U.S. Chemical Safety Board on Texas Fertilizer Disaster: Voluntary Compliance No Substitute for an Efficient Regulatory System

“[T]here is no substitute for an efficient regulatory system that ensures that all companies are operating to the same high standards. We cannot depend on voluntary compliance alone.”

That’s what Rafael Moure-Eraso, chairperson of the U.S. Chemical Safety Board (CSB) said this week. The CSB, an independent federal investigative agency, was releasing its preliminary findings on the West, Texas, fertilizer explosion of just over one year ago, which killed 14 individuals.
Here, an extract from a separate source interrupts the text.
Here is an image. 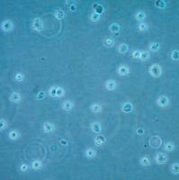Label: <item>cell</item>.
<instances>
[{"label":"cell","mask_w":179,"mask_h":180,"mask_svg":"<svg viewBox=\"0 0 179 180\" xmlns=\"http://www.w3.org/2000/svg\"><path fill=\"white\" fill-rule=\"evenodd\" d=\"M150 73L151 76L155 77H158L159 76L162 74V69H161V67L158 64H153L150 68Z\"/></svg>","instance_id":"6da1fadb"},{"label":"cell","mask_w":179,"mask_h":180,"mask_svg":"<svg viewBox=\"0 0 179 180\" xmlns=\"http://www.w3.org/2000/svg\"><path fill=\"white\" fill-rule=\"evenodd\" d=\"M162 144V141L158 136H153L150 138V147H152L153 149H157L159 148Z\"/></svg>","instance_id":"7a4b0ae2"},{"label":"cell","mask_w":179,"mask_h":180,"mask_svg":"<svg viewBox=\"0 0 179 180\" xmlns=\"http://www.w3.org/2000/svg\"><path fill=\"white\" fill-rule=\"evenodd\" d=\"M13 28H14V24L10 20H5L1 24V29L4 32H10L11 30H13Z\"/></svg>","instance_id":"3957f363"},{"label":"cell","mask_w":179,"mask_h":180,"mask_svg":"<svg viewBox=\"0 0 179 180\" xmlns=\"http://www.w3.org/2000/svg\"><path fill=\"white\" fill-rule=\"evenodd\" d=\"M33 28L36 31H42V21L41 18L36 17L33 22Z\"/></svg>","instance_id":"277c9868"},{"label":"cell","mask_w":179,"mask_h":180,"mask_svg":"<svg viewBox=\"0 0 179 180\" xmlns=\"http://www.w3.org/2000/svg\"><path fill=\"white\" fill-rule=\"evenodd\" d=\"M166 160H167V156L165 153L159 152L156 156V161L158 164H165L166 162Z\"/></svg>","instance_id":"5b68a950"},{"label":"cell","mask_w":179,"mask_h":180,"mask_svg":"<svg viewBox=\"0 0 179 180\" xmlns=\"http://www.w3.org/2000/svg\"><path fill=\"white\" fill-rule=\"evenodd\" d=\"M168 103H169V100H168V98L166 97V96H159L157 100V104L159 106H162V107H165V106H166V105H168Z\"/></svg>","instance_id":"8992f818"},{"label":"cell","mask_w":179,"mask_h":180,"mask_svg":"<svg viewBox=\"0 0 179 180\" xmlns=\"http://www.w3.org/2000/svg\"><path fill=\"white\" fill-rule=\"evenodd\" d=\"M117 72H118L119 75L126 76V75H128L129 72H130V68H129V67L126 66V65H121V66L118 68Z\"/></svg>","instance_id":"52a82bcc"},{"label":"cell","mask_w":179,"mask_h":180,"mask_svg":"<svg viewBox=\"0 0 179 180\" xmlns=\"http://www.w3.org/2000/svg\"><path fill=\"white\" fill-rule=\"evenodd\" d=\"M105 142V137L102 134H98L96 137L95 138V144L97 147H100L102 144H104Z\"/></svg>","instance_id":"ba28073f"},{"label":"cell","mask_w":179,"mask_h":180,"mask_svg":"<svg viewBox=\"0 0 179 180\" xmlns=\"http://www.w3.org/2000/svg\"><path fill=\"white\" fill-rule=\"evenodd\" d=\"M55 129L54 127V124L51 123H49V122H46V123H44L43 124V132H46V133H49V132H51L53 130Z\"/></svg>","instance_id":"9c48e42d"},{"label":"cell","mask_w":179,"mask_h":180,"mask_svg":"<svg viewBox=\"0 0 179 180\" xmlns=\"http://www.w3.org/2000/svg\"><path fill=\"white\" fill-rule=\"evenodd\" d=\"M91 129L94 132H95V133H100L101 131H102V125H101V123H98V122H94L91 124Z\"/></svg>","instance_id":"30bf717a"},{"label":"cell","mask_w":179,"mask_h":180,"mask_svg":"<svg viewBox=\"0 0 179 180\" xmlns=\"http://www.w3.org/2000/svg\"><path fill=\"white\" fill-rule=\"evenodd\" d=\"M122 110L124 113H131L133 110V105H132V104L130 103V102H126V103L123 104V106H122Z\"/></svg>","instance_id":"8fae6325"},{"label":"cell","mask_w":179,"mask_h":180,"mask_svg":"<svg viewBox=\"0 0 179 180\" xmlns=\"http://www.w3.org/2000/svg\"><path fill=\"white\" fill-rule=\"evenodd\" d=\"M116 86H117L116 81L113 80V79H110V80H108L107 82L105 83V87L107 88L108 90H110V91L114 90L115 88H116Z\"/></svg>","instance_id":"7c38bea8"},{"label":"cell","mask_w":179,"mask_h":180,"mask_svg":"<svg viewBox=\"0 0 179 180\" xmlns=\"http://www.w3.org/2000/svg\"><path fill=\"white\" fill-rule=\"evenodd\" d=\"M117 50H118L119 53L124 54L129 51V46L126 43H122L118 46V49H117Z\"/></svg>","instance_id":"4fadbf2b"},{"label":"cell","mask_w":179,"mask_h":180,"mask_svg":"<svg viewBox=\"0 0 179 180\" xmlns=\"http://www.w3.org/2000/svg\"><path fill=\"white\" fill-rule=\"evenodd\" d=\"M73 106H74V105H73V103H72L70 100H66V101H64V103H63V105H62V107H63V109H64L65 111H70L72 108H73Z\"/></svg>","instance_id":"5bb4252c"},{"label":"cell","mask_w":179,"mask_h":180,"mask_svg":"<svg viewBox=\"0 0 179 180\" xmlns=\"http://www.w3.org/2000/svg\"><path fill=\"white\" fill-rule=\"evenodd\" d=\"M121 29V26L119 24H112L109 27V30L111 31V33H117Z\"/></svg>","instance_id":"9a60e30c"},{"label":"cell","mask_w":179,"mask_h":180,"mask_svg":"<svg viewBox=\"0 0 179 180\" xmlns=\"http://www.w3.org/2000/svg\"><path fill=\"white\" fill-rule=\"evenodd\" d=\"M85 155H86V158H92L94 157H95L96 153H95V151L93 149H86V151H85Z\"/></svg>","instance_id":"2e32d148"},{"label":"cell","mask_w":179,"mask_h":180,"mask_svg":"<svg viewBox=\"0 0 179 180\" xmlns=\"http://www.w3.org/2000/svg\"><path fill=\"white\" fill-rule=\"evenodd\" d=\"M10 99H11L12 102H15V103H17V102H19V101L21 100V96H20V94H18V93H16V92L12 93V95L10 96Z\"/></svg>","instance_id":"e0dca14e"},{"label":"cell","mask_w":179,"mask_h":180,"mask_svg":"<svg viewBox=\"0 0 179 180\" xmlns=\"http://www.w3.org/2000/svg\"><path fill=\"white\" fill-rule=\"evenodd\" d=\"M90 109H91V111L93 113H100L102 111V106L99 104H93L91 105V107H90Z\"/></svg>","instance_id":"ac0fdd59"},{"label":"cell","mask_w":179,"mask_h":180,"mask_svg":"<svg viewBox=\"0 0 179 180\" xmlns=\"http://www.w3.org/2000/svg\"><path fill=\"white\" fill-rule=\"evenodd\" d=\"M114 43H115V41H114V39H113V38H106L105 40H104V45H105L106 47H108V48L113 47V45H114Z\"/></svg>","instance_id":"d6986e66"},{"label":"cell","mask_w":179,"mask_h":180,"mask_svg":"<svg viewBox=\"0 0 179 180\" xmlns=\"http://www.w3.org/2000/svg\"><path fill=\"white\" fill-rule=\"evenodd\" d=\"M135 18L137 19L138 21H143L145 18H146V14H145L143 11L137 12L135 15Z\"/></svg>","instance_id":"ffe728a7"},{"label":"cell","mask_w":179,"mask_h":180,"mask_svg":"<svg viewBox=\"0 0 179 180\" xmlns=\"http://www.w3.org/2000/svg\"><path fill=\"white\" fill-rule=\"evenodd\" d=\"M150 52H148V51H143V52H141V54L140 59H141L142 61H147V59H150Z\"/></svg>","instance_id":"44dd1931"},{"label":"cell","mask_w":179,"mask_h":180,"mask_svg":"<svg viewBox=\"0 0 179 180\" xmlns=\"http://www.w3.org/2000/svg\"><path fill=\"white\" fill-rule=\"evenodd\" d=\"M18 137H19V132H18V131L14 130V131H11V132H9V138L11 139V140L15 141V140H16Z\"/></svg>","instance_id":"7402d4cb"},{"label":"cell","mask_w":179,"mask_h":180,"mask_svg":"<svg viewBox=\"0 0 179 180\" xmlns=\"http://www.w3.org/2000/svg\"><path fill=\"white\" fill-rule=\"evenodd\" d=\"M159 49V43L158 42H152L150 44V50L153 52H157Z\"/></svg>","instance_id":"603a6c76"},{"label":"cell","mask_w":179,"mask_h":180,"mask_svg":"<svg viewBox=\"0 0 179 180\" xmlns=\"http://www.w3.org/2000/svg\"><path fill=\"white\" fill-rule=\"evenodd\" d=\"M171 171L173 174L177 175L179 173V163L176 162V163H174L171 167Z\"/></svg>","instance_id":"cb8c5ba5"},{"label":"cell","mask_w":179,"mask_h":180,"mask_svg":"<svg viewBox=\"0 0 179 180\" xmlns=\"http://www.w3.org/2000/svg\"><path fill=\"white\" fill-rule=\"evenodd\" d=\"M42 164L41 161H39V160H35V161L33 162V164H32V167H33L34 170H39V169L42 167Z\"/></svg>","instance_id":"d4e9b609"},{"label":"cell","mask_w":179,"mask_h":180,"mask_svg":"<svg viewBox=\"0 0 179 180\" xmlns=\"http://www.w3.org/2000/svg\"><path fill=\"white\" fill-rule=\"evenodd\" d=\"M55 16H56L57 19H63L65 17V13L63 10L61 9H58L56 11V13H55Z\"/></svg>","instance_id":"484cf974"},{"label":"cell","mask_w":179,"mask_h":180,"mask_svg":"<svg viewBox=\"0 0 179 180\" xmlns=\"http://www.w3.org/2000/svg\"><path fill=\"white\" fill-rule=\"evenodd\" d=\"M57 90H58V86H52V87L49 88V94L52 97H57Z\"/></svg>","instance_id":"4316f807"},{"label":"cell","mask_w":179,"mask_h":180,"mask_svg":"<svg viewBox=\"0 0 179 180\" xmlns=\"http://www.w3.org/2000/svg\"><path fill=\"white\" fill-rule=\"evenodd\" d=\"M164 149L166 151H172L175 149V146H174V144L172 143V142H166V143L165 144Z\"/></svg>","instance_id":"83f0119b"},{"label":"cell","mask_w":179,"mask_h":180,"mask_svg":"<svg viewBox=\"0 0 179 180\" xmlns=\"http://www.w3.org/2000/svg\"><path fill=\"white\" fill-rule=\"evenodd\" d=\"M155 6L158 8H164L166 6V2H165L164 0H156Z\"/></svg>","instance_id":"f1b7e54d"},{"label":"cell","mask_w":179,"mask_h":180,"mask_svg":"<svg viewBox=\"0 0 179 180\" xmlns=\"http://www.w3.org/2000/svg\"><path fill=\"white\" fill-rule=\"evenodd\" d=\"M141 164L142 166H148L150 164V158H148V157H142V158H141Z\"/></svg>","instance_id":"f546056e"},{"label":"cell","mask_w":179,"mask_h":180,"mask_svg":"<svg viewBox=\"0 0 179 180\" xmlns=\"http://www.w3.org/2000/svg\"><path fill=\"white\" fill-rule=\"evenodd\" d=\"M148 29V24H146V23H141L139 25V30L141 32H145L147 31V30Z\"/></svg>","instance_id":"4dcf8cb0"},{"label":"cell","mask_w":179,"mask_h":180,"mask_svg":"<svg viewBox=\"0 0 179 180\" xmlns=\"http://www.w3.org/2000/svg\"><path fill=\"white\" fill-rule=\"evenodd\" d=\"M171 57H172V59L173 61H178L179 59V52L177 50H175L172 52V54H171Z\"/></svg>","instance_id":"1f68e13d"},{"label":"cell","mask_w":179,"mask_h":180,"mask_svg":"<svg viewBox=\"0 0 179 180\" xmlns=\"http://www.w3.org/2000/svg\"><path fill=\"white\" fill-rule=\"evenodd\" d=\"M15 80L18 81V82H22L24 78V74H22V73H17L16 75H15Z\"/></svg>","instance_id":"d6a6232c"},{"label":"cell","mask_w":179,"mask_h":180,"mask_svg":"<svg viewBox=\"0 0 179 180\" xmlns=\"http://www.w3.org/2000/svg\"><path fill=\"white\" fill-rule=\"evenodd\" d=\"M64 89L62 87H58V90H57V97H61V96H64Z\"/></svg>","instance_id":"836d02e7"},{"label":"cell","mask_w":179,"mask_h":180,"mask_svg":"<svg viewBox=\"0 0 179 180\" xmlns=\"http://www.w3.org/2000/svg\"><path fill=\"white\" fill-rule=\"evenodd\" d=\"M99 16H100V15H97V14L95 12V13H93L91 15V16H90V19H91L92 22H97V21L99 20Z\"/></svg>","instance_id":"e575fe53"},{"label":"cell","mask_w":179,"mask_h":180,"mask_svg":"<svg viewBox=\"0 0 179 180\" xmlns=\"http://www.w3.org/2000/svg\"><path fill=\"white\" fill-rule=\"evenodd\" d=\"M141 51L136 50V51H134V52H132V58H134V59H140V57H141Z\"/></svg>","instance_id":"d590c367"},{"label":"cell","mask_w":179,"mask_h":180,"mask_svg":"<svg viewBox=\"0 0 179 180\" xmlns=\"http://www.w3.org/2000/svg\"><path fill=\"white\" fill-rule=\"evenodd\" d=\"M6 128V120L2 118V119L0 120V130L3 131Z\"/></svg>","instance_id":"8d00e7d4"},{"label":"cell","mask_w":179,"mask_h":180,"mask_svg":"<svg viewBox=\"0 0 179 180\" xmlns=\"http://www.w3.org/2000/svg\"><path fill=\"white\" fill-rule=\"evenodd\" d=\"M95 13L97 14V15H100L101 14L103 13V12H104V7H103L102 6H100V5H98V6H97L96 8H95Z\"/></svg>","instance_id":"74e56055"},{"label":"cell","mask_w":179,"mask_h":180,"mask_svg":"<svg viewBox=\"0 0 179 180\" xmlns=\"http://www.w3.org/2000/svg\"><path fill=\"white\" fill-rule=\"evenodd\" d=\"M37 99L38 100H42L44 97H45V93H44V91H40V92L38 93V95H37Z\"/></svg>","instance_id":"f35d334b"},{"label":"cell","mask_w":179,"mask_h":180,"mask_svg":"<svg viewBox=\"0 0 179 180\" xmlns=\"http://www.w3.org/2000/svg\"><path fill=\"white\" fill-rule=\"evenodd\" d=\"M20 169L22 172H25V171H27V169H28V166L26 165V164H22L20 167Z\"/></svg>","instance_id":"ab89813d"},{"label":"cell","mask_w":179,"mask_h":180,"mask_svg":"<svg viewBox=\"0 0 179 180\" xmlns=\"http://www.w3.org/2000/svg\"><path fill=\"white\" fill-rule=\"evenodd\" d=\"M137 133L139 134V135H142V134L144 133V129H143V128L137 129Z\"/></svg>","instance_id":"60d3db41"},{"label":"cell","mask_w":179,"mask_h":180,"mask_svg":"<svg viewBox=\"0 0 179 180\" xmlns=\"http://www.w3.org/2000/svg\"><path fill=\"white\" fill-rule=\"evenodd\" d=\"M76 9H77L76 5H71V6H70V11L74 12V11H76Z\"/></svg>","instance_id":"b9f144b4"},{"label":"cell","mask_w":179,"mask_h":180,"mask_svg":"<svg viewBox=\"0 0 179 180\" xmlns=\"http://www.w3.org/2000/svg\"><path fill=\"white\" fill-rule=\"evenodd\" d=\"M61 145H65V146H66V145H68V142H67L66 140H61Z\"/></svg>","instance_id":"7bdbcfd3"}]
</instances>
The CSB faulted the company involved and pointed to gaps in the regulatory system – a lesson that needs to be headed here and to prevent other disasters. Said Moure-Eraso:

“The fire and explosion at West Fertilizer was preventable. It should never have occurred. It resulted from the failure of a company to take the necessary steps to avert a preventable fire and explosion and from the inability of federal, state and local regulatory agencies to identify a serious hazard and correct it.”

The report noted that:

  • The explosion at West Fertilizer resulted from an intense fire in a wooden warehouse building that led to the detonation of approximately 30 tons of ammonium nitrate stored inside in wooden bins.
  • The building lacked a sprinkler system or other systems to automatically detect or suppress fire.
  • Texas has not adopted a statewide fire code, and state law actually prohibits most small rural counties from adopting a fire code.
  • Although some U.S. distributors have constructed fire-resistant concrete structures for storing ammonium nitrate, fertilizer industry officials have reported to the CSB that wooden buildings are still the norm for the distribution of ammonium nitrate fertilizer across the U.S.

The facility that exploded operated under few rules. It didn’t have a sprinkler system because no sprinkler system was required.

Lax rules have consequences. That’s a lesson policymakers need to take to heart – whether it’s about fertilizer facilities, food manufacturers or farmers, big polluters, automakers or any other area where the public’s safety and wellbeing is at stake. The CSB report underscores the need for a more pro-active, aggressive approach by regulators to protect the public.